We all know that deep sinking feeling when you realize you’ve messed-up something big. The reality is that regulatory mistakes are inevitable from time to time. This is especially true for small businesses struggling to keep pace with everchanging—and unnecessarily complex—regulatory regimes. Indeed, small businesses generally operate without the benefit of in-house legal counsel or HR professionals—which means they are often walking blindfolded through a regulatory minefield.
In an ideal world, we would all have enough time, energy and acumen to sufficiently research every legal issue that might come up in running our day-to-day business. But since it is impossible to always perform Herculean feats to ensure total compliance, the question is what can you do when you realize the mistake? Are there ways to rectify the situation?
There is Probably No Silver Bullet
As a practical matter, employers face a dilemma when they realize they’ve made a mistake. On the one hand, any legal claim that an employee might bring is subject to a statute of limitations. This means an employer might want to do nothing and run out the clock. But that’s a gamble. Your business may be audited or a disgruntled employee (or former employee) may run to a plaintiff’s attorney before the clock runs out.

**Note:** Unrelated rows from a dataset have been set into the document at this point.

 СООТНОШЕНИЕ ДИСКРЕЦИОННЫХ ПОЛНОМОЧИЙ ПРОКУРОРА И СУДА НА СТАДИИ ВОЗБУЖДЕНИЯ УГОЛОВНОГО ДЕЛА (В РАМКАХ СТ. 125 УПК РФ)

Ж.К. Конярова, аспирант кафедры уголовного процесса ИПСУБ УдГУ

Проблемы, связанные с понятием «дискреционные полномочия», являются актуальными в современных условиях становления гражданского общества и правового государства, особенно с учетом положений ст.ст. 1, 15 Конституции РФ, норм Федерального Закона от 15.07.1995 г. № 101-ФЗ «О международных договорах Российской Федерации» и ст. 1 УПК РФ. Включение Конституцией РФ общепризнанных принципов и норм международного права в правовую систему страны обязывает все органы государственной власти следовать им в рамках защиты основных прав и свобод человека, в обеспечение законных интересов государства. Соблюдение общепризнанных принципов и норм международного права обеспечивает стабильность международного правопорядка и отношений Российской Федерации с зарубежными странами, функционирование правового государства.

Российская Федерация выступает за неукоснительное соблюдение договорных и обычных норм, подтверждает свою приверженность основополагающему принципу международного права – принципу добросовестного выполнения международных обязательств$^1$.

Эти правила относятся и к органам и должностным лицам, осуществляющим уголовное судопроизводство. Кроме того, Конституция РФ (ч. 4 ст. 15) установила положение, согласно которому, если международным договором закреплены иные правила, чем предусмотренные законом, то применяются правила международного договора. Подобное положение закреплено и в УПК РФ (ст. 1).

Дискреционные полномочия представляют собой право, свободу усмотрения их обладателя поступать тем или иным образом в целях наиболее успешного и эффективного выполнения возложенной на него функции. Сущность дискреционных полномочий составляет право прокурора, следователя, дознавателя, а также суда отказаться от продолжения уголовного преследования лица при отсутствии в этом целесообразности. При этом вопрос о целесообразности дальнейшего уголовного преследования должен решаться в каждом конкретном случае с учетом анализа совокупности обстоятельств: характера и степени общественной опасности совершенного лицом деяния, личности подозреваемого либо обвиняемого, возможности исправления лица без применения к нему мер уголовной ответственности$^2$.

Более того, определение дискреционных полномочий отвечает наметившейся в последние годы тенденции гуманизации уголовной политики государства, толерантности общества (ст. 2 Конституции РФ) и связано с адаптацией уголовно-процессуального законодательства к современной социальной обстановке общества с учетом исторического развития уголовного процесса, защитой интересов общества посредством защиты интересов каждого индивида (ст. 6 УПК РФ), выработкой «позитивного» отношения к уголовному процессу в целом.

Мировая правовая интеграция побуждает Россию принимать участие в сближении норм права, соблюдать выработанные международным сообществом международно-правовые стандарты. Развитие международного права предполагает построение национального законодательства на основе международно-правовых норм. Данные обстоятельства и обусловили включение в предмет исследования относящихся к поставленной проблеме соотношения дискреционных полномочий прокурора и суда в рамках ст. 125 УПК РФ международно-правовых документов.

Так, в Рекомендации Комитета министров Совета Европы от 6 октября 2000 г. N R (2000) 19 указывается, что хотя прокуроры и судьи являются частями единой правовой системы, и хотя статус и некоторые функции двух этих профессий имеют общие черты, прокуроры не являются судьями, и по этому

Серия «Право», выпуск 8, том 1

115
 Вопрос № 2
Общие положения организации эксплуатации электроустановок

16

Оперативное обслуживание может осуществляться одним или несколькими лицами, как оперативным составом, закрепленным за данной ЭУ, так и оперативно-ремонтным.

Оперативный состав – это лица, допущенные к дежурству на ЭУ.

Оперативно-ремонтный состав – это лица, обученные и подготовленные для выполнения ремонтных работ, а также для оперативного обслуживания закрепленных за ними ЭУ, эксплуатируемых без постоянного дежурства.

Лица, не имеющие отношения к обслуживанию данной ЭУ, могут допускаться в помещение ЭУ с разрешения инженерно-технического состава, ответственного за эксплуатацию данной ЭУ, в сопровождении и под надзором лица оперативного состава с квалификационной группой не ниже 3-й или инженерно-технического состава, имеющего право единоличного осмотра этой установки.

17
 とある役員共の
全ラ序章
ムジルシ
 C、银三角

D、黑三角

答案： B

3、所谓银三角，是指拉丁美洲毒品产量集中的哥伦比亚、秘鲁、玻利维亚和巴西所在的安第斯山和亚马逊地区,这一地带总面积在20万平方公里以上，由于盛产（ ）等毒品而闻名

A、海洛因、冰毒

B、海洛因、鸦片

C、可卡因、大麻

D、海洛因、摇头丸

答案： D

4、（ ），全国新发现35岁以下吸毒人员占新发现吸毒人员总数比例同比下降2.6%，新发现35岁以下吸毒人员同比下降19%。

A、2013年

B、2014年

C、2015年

On the other side of the ledger, employers might choose to “make things right” by paying back wages or taking other steps to fix errors once the problem comes to light. This option may be costly, especially if similar mistakes were made with multiple employees. Still, this may be the better course in some cases. To be sure, most employees just want to know that their employer is treating them right and will appreciate their employer rectifying good faith mistakes. And if you are offering all back-wages, an employee is probably unlikely to initiate a legal action, or even to find a lawyer willing to represent them. Moreover, in some instances, an employer may potentially avoid regulatory penalties by coming clean.
Yet this can be a difficult judgment call. Its highly advisable to work with a trusted employment law attorney either in crafting settlement agreements and or in deciding whether it makes sense to acknowledge the mistake at all. Much will depend on the nature of the mistake, the specific facts at issue, and the dynamics of your working relationship with affected employees.
Make Sure You Get Things Right Going Forward
Whether you chose the run out the clock or to go back and fix the mistake, you will want to stop the bleeding by taking corrective action going forward. For example, if you have misclassified an employee as exempt when they should be paid on an hourly basis, you will have to inform that employee that they will need to begin tracking their hours and taking any meal or rest breaks required by state law. Likewise, if you have misclassified a worker as an independent contractor, you will need to terminate the working relationship or convert the individual to an employee—with all that entails, from workers compensation and unemployment insurance to overtime pay.
Of course, it’s also understandable if you are unsure of how to proceed. Again, regulatory issues can be extremely difficult. That’s even more reason to seek out legal counsel to ensure that you are on solid legal footing going forward. As we’ve said in the past, there is no better time than the present to get your house in order.